Thanks to everyone who answered our poll questions last month. Not surprisingly, the majority of you felt licensure was a big AARC milestone. Although inhalation therapy had been around for decades, we didn’t pursue licensure for the profession until the 1980s. In 1980, future AARC President Jeri Eiserman, MBA, RRT, FAARC, was appointed the AARC’s Licensure Coordinator. She worked with the chartered affiliates in their pursuit of meaningful, nonrestrictive licensure that did not preclude or otherwise interfere with the practice of persons and health providers formerly trained and licensed by appropriate agencies of the state.
The AARC was a clearinghouse of information, sharing the common steps with the membership and developing resources, including a model state practice act that recognized the practice of respiratory care to be a dynamic and changing art and science and protected the public from unqualified professionals engaging in the practice. Working with the AARC, the chartered affiliates were able to successfully improve their efforts to obtain legal recognition of the profession on a state/territory/district level. As of today, Alaska is the only state without a practice act for respiratory therapists.
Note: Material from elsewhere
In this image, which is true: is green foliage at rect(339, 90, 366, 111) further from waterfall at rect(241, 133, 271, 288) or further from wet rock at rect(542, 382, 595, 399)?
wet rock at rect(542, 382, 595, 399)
However, the journey has not been easy, and we continue to fight for RT recognition and scope of practice. Licensure acts face threats, sometimes from outside the profession and sometimes from within. The AARC and chartered affiliates continue to work together to protect the scope of practice and to ensure every patient has access to quality respiratory care from a qualified respiratory therapist.
Before licensure, RTs relied on the national credentials to validate their qualifications. The first credential was earned by Sister M. Yvonne Jenn in 1960. She was the first Registered Inhalation Therapist, a member of the AAIT Board of Directors and one of the original nine incorporators of the American Registry of Inhalation Therapists – now known as the NBRC.